Cordelia stumbled on an uneven patch of ground and forced herself to slow her furious pace. How had he managed it? How had he influenced her to concoct such incredibly detailed images? Much of it could have been derived from her own travels and imagination, and yet she had been so utterly engulfed in those worlds that she had all but lost her human consciousness.
She had seen Lydia injured as if it had happened right before her eyes. If she were to believe the vision, and Donal’s claim that she would share the experience of her menagerie animals, then it would seem that Othello had been guilty of the attack on her sister. But she knew that was not true. And in her dream, the panther had been female.
None of it made sense. Cordelia grasped for a rational explanation and remembered reading of a Scottish doctor who had developed a technique of inducing a state of trance, which he called “hypnosis.” It was not impossible that Donal had learned of this technique and practiced it on her.
She caught sight of the house through the trees and felt a jolt of relief. It was frightening to think how thoroughly Donal had suborned her mind, and what a truly unscrupulous man might achieve by the same method. But Cordelia did not for a moment believe that Donal would cause harm with such an extraordinary skill. His motives were honest, if misguided. With patience and persistence, she would make him acknowledge his errors of thought and action.
Her spirits much improved, Cordelia went into the house and climbed the stairs to her room, her thoughts turned again to the very prosaic problem of the evening meal.
“I HAVE ALREADY BEGUN to make plans to leave England.”
The words echoed in Tod’s head like the tolling of iron bells and ripped at his heart like the claws of the black beast prowling behind the bars of its cage. He made not a sound in his grief; Donal never knew he was there.
Tod flew to the grandfather oak and perched among its wide branches. He buried his face in his arms, ignoring the radiant birdsong and the gentle breezes sifting throu
gh his hair. Donal was leaving England. He was leaving Tod.
“I have no close companions suited for such travel.” Donal knew that Tod could not go with him. He had been making plans, and yet he had never seen fit to tell the one who had served him all his life. Would he have told Tod before he left, or simply abandoned him?
The knot of sorrow in Tod’s belly drew tighter. He cares nothing for Tod. Anger swelled in a wave that set him to swaying on his branch, snapping twigs and leaves between clenched fingers.
Today Tod had been given a choice: to act for Lady Béfind without Donal’s knowledge, or to remain strictly loyal to his master. Donal had made the choice for him. But Tod would never let the son of Hern see how he grieved.
Tod laughed until all the birds flew away.
DONAL WATCHED Cordelia go, his head still aching with the effort of sharing the animal’s thoughts.
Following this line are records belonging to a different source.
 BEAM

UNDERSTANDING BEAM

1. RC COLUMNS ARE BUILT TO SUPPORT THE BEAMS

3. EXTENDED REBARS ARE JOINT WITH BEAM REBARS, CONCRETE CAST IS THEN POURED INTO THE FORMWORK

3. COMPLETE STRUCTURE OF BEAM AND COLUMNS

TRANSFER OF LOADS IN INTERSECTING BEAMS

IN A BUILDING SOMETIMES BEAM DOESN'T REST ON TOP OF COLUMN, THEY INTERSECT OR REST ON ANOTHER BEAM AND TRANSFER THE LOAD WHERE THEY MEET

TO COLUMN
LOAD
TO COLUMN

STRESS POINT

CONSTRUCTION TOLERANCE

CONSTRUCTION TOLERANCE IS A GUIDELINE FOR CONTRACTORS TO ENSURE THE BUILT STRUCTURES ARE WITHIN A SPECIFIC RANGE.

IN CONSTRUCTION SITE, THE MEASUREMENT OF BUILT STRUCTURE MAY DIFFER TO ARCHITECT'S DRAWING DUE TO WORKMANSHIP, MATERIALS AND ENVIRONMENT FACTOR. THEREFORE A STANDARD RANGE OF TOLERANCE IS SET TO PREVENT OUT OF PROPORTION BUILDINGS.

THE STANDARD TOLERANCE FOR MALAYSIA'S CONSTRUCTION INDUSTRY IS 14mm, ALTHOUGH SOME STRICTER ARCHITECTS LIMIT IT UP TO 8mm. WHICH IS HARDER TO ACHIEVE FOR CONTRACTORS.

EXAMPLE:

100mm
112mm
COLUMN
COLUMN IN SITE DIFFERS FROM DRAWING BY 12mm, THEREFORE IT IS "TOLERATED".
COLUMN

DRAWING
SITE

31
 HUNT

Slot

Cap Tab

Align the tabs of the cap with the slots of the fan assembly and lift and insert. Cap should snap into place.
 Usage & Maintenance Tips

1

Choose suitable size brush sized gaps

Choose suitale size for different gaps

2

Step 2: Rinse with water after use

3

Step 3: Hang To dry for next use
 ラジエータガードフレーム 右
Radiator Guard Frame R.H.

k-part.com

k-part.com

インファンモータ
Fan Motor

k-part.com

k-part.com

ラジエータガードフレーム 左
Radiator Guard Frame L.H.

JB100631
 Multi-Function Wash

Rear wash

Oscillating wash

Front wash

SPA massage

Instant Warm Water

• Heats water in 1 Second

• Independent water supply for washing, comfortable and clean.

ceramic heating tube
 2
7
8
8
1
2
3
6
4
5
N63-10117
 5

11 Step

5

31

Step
He hardly noticed the discomfort, for his heart suffered a far worse affliction.
He knew she had seen. She had climbed with the apes, run with the wolves and stalked with the panther; she knew what it was they had lost when men had captured them.
And she had refused to accept what she learned. She had rejected the lesson because she feared what it told her about herself. She had rejected Donal and the small, simple gift he had tried to give her.
He sank down on the bench, resting his head in his hands. Somewhere he had gone wrong, trying to reason with her when the subject at hand had so little to do with rationality. She clung so fiercely to the superiority of her intellect and her certainty of the way things should be.
Donal realized that he still clutched his damp handkerchief and laid it on the bench, smoothing it with his fingertips. The bitter truth was that Cordelia could not bring herself to trust him. He had wanted to help her and her animals, and he had failed. When he had looked into her eyes, he’d seen only revulsion.
And as for the animals…He had betrayed their trust by letting Cordelia into the privacy of their thoughts. They were restive and angry, but their ire wasn’t directed at the man who had disrupted their fragile peace.